Prices | Household Income | Purchase Intention |
---|---|---|
5 | 7 | 7 |
6 | 5 | 6 |
7 | 4 | 5 |
8 | 6 | 5 |
9 | 3 | 3 |
10 | 3 | 4 |
3. Steps of Doing Linear Regression with Python Numpy
Below are 6 steps of using Numpy to estimate the regression coefficients in linear regression models.
Step 1: Prepare the X matrix and Y vector
# Generate the X matrix
import numpy as np
X_rawdata = np.array([np.ones(6),[5,6,7,8,9,10], [7,5,4,6,3,3]])
X_matrix=X_rawdata.T
print("X Matrix:\n", X_matrix)
Output:
X Matrix: [[ 1. 5. 7.] [ 1. 6. 5.] [ 1. 7. 4.] [ 1. 8. 6.] [ 1. 9. 3.] [ 1. 10. 3.]]
# Generate the Y vector
Y_rawdata = np.array([[7,6,5,5,3,4]])
Y_vector=Y_rawdata.T
print("Y Vector:\n",Y_vector)
Output:
Y Vector: [[7] [6] [5] [5] [3] [4]]
Step 2: Calculate XT and XTX
The following Python code calculates XT.
# calculates X^T
X_matrix_T=X_matrix.transpose()
print("X Matrix Transpose:\n",X_matrix_T)
Output:
X Matrix Transpose: [[ 1. 1. 1. 1. 1. 1.] [ 5. 6. 7. 8. 9. 10.] [ 7. 5. 4. 6. 3. 3.]]
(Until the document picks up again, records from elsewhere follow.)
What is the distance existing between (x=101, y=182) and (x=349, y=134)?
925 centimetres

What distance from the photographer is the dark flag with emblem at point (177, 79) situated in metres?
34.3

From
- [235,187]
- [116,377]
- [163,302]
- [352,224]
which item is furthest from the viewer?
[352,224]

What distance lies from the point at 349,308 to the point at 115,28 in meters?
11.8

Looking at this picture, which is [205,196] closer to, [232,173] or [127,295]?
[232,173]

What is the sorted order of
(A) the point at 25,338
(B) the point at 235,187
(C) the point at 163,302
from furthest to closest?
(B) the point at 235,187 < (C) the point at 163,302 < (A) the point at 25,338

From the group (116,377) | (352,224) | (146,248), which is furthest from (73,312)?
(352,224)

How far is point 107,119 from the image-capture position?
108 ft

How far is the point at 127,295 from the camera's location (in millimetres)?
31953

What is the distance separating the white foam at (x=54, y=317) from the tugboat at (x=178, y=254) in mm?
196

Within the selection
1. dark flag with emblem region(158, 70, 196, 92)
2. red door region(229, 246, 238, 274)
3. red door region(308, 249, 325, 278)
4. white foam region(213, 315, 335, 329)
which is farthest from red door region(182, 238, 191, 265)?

The following Python code calculates XT X.
# calculates X^T X
X_T_X=np.matmul(X_matrix_T,X_matrix)
print(X_T_X)
Output:
[[ 6. 45. 28.] [ 45. 355. 198.] [ 28. 198. 144.]]
Step 3: Calculate (XTX)-1
The following Python code calculates (XT X)-1.
# calculates (X^T X)^(-1)
X_T_X_Inv=np.linalg.inv(X_T_X)
print(X_T_X_Inv)
Output:
[[22.23134328 -1.74626866 -1.92164179] [-1.74626866 0.14925373 0.13432836] [-1.92164179 0.13432836 0.19589552]]
Step 4: Calculate (XTX)-1XTY
The following code calculates (XTX)-1XTY.
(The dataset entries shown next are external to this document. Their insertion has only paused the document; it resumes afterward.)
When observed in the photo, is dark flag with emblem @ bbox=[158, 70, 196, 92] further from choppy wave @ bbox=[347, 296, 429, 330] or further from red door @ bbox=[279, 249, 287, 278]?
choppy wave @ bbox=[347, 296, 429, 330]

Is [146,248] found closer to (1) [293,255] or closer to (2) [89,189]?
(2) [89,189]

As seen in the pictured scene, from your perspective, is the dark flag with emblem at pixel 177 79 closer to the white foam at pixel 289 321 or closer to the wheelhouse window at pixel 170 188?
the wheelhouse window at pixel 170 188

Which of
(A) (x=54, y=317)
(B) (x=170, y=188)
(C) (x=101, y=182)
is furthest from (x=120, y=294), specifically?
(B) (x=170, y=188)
# calculates (X^T X)^(-1) X^T Y
X_T_X_Inv@X_matrix_T@Y_vector
Output:
array([[ 6.73880597], [-0.44776119], [ 0.34701493]])
Step 5: Write out the linear regression model
We can see 𝑏₀ = 6.73, 𝑏₁ = -0.45, and b2 =0.35. We can write the estimated regression function below.
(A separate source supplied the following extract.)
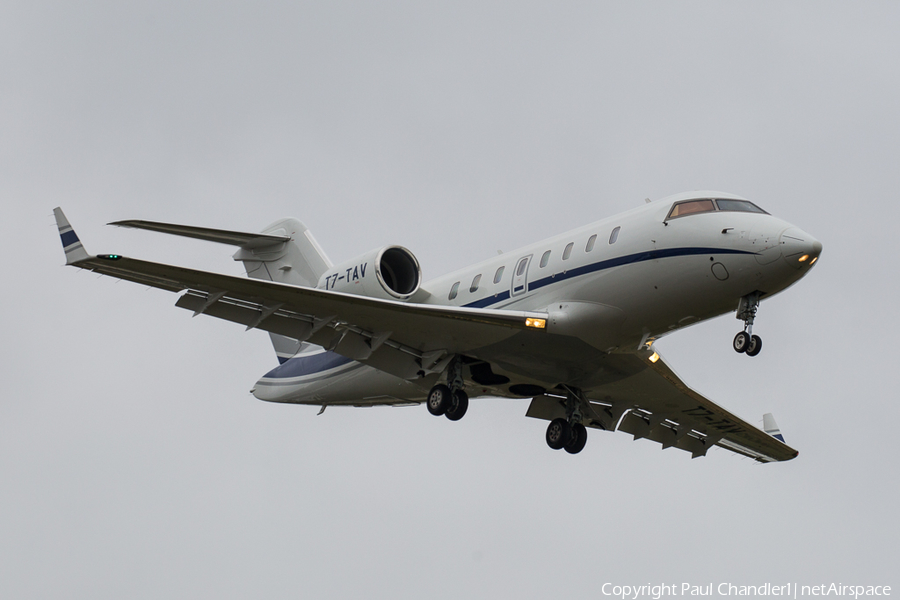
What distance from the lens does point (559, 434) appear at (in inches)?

\[f(x)=b_0 +b_1x_1+b_2x_2=6.73-0.45Price+0.35Household Income\]
Step 6. Use numpy.linalg.lstsq to verify
We can use the Numpy function numpy.linalg.lstsq
to verify our calculation above. Below is the Python code for linear regression regression model.
# Use numpy.linalg.lstsq to verify
results=np.linalg.lstsq(X_matrix, Y_vector, rcond=None)[0]
print(results)
Output:
[[ 6.73880597] [-0.44776119] [ 0.34701493]]
As we can see, it is exactly the same as matrix calculation method shown above. Thus, we know that we did it correctly by using the matrix method.
4. Conclusion
This tutorial shows how you can conduct linear regression using Python Numpy from scratch. Thus, we do not need to use any built-in function to do linear regression. Further, we also used numpy.linalg.lstsq to verify our Numpy method, and the result confirmed that our Numpy code was correct.